Spirited, the 2022 Christmas Carol-style musical flop starring Will Ferrell and Ryan Reynold is finally having its moment this December, becoming a worldwide streaming hit. And I am here for it.
Spirited has everything I love in a musical: campy one-liners, over-the-top dance sequences, songs that go on a bit too long, a hopeful message about the healing power of love and human connection.

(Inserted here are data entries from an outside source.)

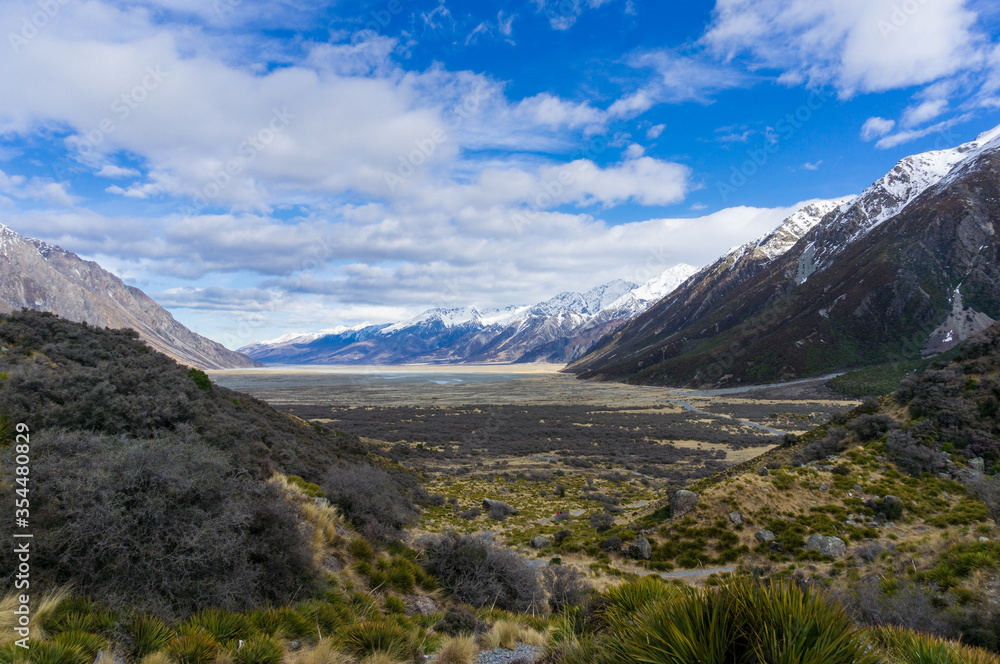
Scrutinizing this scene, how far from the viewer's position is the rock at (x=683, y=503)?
1416 cm

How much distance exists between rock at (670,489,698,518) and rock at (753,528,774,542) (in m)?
1.95

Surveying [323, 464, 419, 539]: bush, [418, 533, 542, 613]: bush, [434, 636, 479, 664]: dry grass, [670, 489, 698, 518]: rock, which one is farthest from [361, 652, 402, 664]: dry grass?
[670, 489, 698, 518]: rock

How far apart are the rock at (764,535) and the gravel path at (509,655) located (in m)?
9.80

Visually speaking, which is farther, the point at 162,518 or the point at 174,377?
the point at 174,377

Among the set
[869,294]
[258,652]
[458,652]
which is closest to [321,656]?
[258,652]

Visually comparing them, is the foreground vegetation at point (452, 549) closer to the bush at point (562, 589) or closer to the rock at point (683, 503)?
the bush at point (562, 589)

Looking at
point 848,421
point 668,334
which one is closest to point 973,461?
point 848,421

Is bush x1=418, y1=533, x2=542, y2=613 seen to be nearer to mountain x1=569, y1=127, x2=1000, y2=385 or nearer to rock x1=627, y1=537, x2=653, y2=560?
rock x1=627, y1=537, x2=653, y2=560

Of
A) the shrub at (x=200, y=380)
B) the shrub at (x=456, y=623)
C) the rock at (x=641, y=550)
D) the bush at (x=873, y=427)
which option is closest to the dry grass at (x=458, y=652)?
the shrub at (x=456, y=623)

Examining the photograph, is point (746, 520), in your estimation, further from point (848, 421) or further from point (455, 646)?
point (455, 646)

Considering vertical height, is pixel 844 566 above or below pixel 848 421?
below

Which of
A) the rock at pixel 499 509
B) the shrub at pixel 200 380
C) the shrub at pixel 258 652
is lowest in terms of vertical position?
the rock at pixel 499 509

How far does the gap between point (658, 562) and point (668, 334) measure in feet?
565

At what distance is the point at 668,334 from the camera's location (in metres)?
172
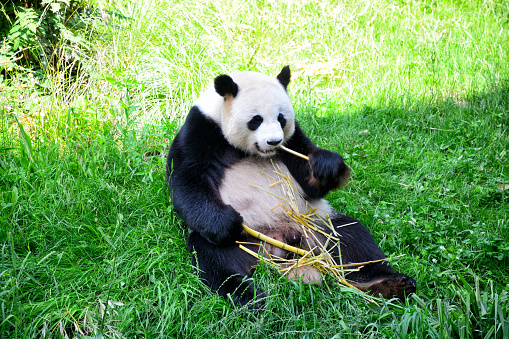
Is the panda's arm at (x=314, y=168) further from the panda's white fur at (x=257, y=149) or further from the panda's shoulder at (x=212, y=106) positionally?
the panda's shoulder at (x=212, y=106)

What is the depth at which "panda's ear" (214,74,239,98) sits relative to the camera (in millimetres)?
2939

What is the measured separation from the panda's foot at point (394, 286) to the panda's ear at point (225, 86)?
1661mm

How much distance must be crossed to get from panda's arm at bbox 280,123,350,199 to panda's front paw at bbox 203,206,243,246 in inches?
27.6

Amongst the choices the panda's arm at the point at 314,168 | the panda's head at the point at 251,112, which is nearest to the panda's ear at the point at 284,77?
the panda's head at the point at 251,112

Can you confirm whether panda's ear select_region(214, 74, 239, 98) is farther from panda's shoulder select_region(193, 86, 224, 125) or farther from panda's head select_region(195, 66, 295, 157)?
panda's shoulder select_region(193, 86, 224, 125)

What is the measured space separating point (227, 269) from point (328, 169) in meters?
1.05

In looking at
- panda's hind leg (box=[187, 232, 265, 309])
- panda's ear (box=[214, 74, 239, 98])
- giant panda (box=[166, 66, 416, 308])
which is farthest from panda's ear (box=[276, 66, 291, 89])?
panda's hind leg (box=[187, 232, 265, 309])

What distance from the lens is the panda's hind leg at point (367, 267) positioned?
2621mm

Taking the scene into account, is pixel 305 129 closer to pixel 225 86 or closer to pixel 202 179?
pixel 225 86

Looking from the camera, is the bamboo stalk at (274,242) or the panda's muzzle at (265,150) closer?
the bamboo stalk at (274,242)

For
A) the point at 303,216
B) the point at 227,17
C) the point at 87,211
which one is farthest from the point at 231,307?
the point at 227,17

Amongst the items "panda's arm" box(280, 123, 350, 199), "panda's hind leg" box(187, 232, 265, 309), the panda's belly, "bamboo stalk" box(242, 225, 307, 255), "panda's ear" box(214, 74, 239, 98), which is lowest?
"panda's hind leg" box(187, 232, 265, 309)

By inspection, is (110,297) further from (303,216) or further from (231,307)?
(303,216)

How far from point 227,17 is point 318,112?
2454 millimetres
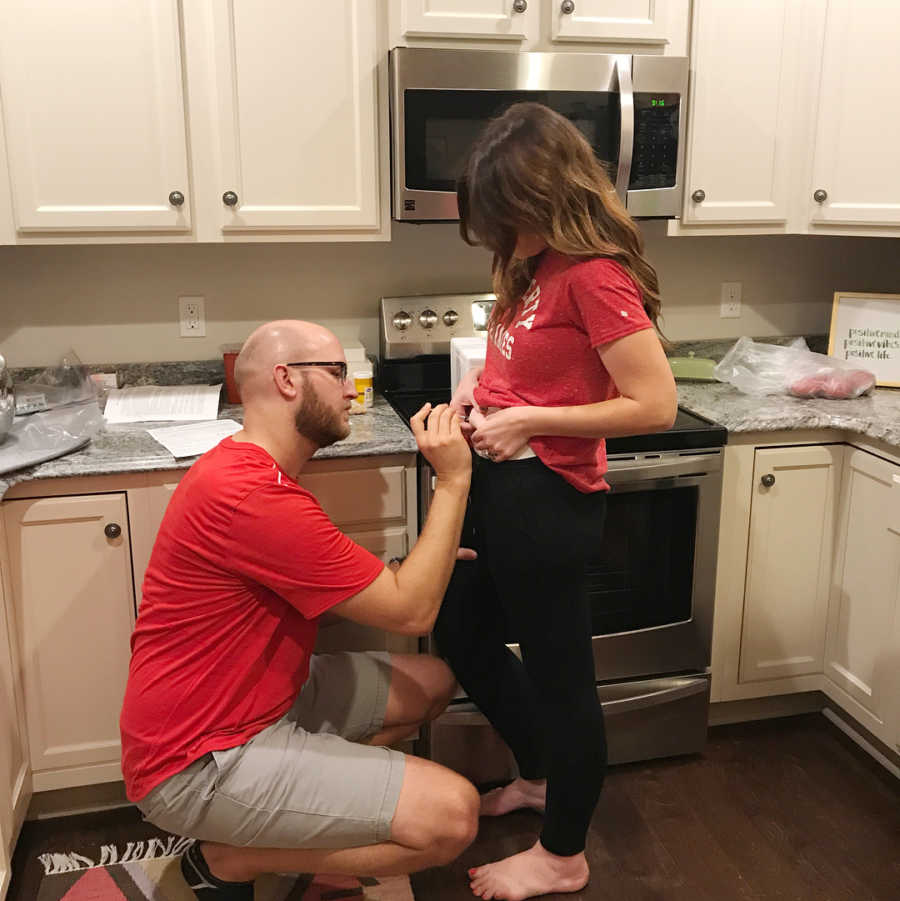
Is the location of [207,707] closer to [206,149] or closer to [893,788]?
[206,149]

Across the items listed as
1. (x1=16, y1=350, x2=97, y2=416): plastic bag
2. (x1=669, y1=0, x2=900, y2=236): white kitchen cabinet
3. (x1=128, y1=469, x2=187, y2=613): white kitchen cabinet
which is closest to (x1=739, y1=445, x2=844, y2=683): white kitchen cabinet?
(x1=669, y1=0, x2=900, y2=236): white kitchen cabinet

I’ve lost track of how many times I’ve watched it (December only!) since it first came out; at this point even my one-year-old is attempting to sing along with the songs.
(Warning to parents, it’s not really a movie for little kids (it’s PG-13), I’m just enough of a Bad Mom to let some colourful language and sexy jokes slide in a fun flick with a good message, especially if it’s a musical).
The ghosts of Christmas Past (Sunita Mani), Present (Will Ferrell), and Yet-To-Come (Tracey Morgan!!) are back in a modern-day retelling of Dickens’ A Christmas Carol, and along with Jacob Marley and a team of Dead Sinners in the Afterlife they are trying to redeem an “unredeemable”, the most extreme case the team has had to deal with since Ebenezer Scrooge himself.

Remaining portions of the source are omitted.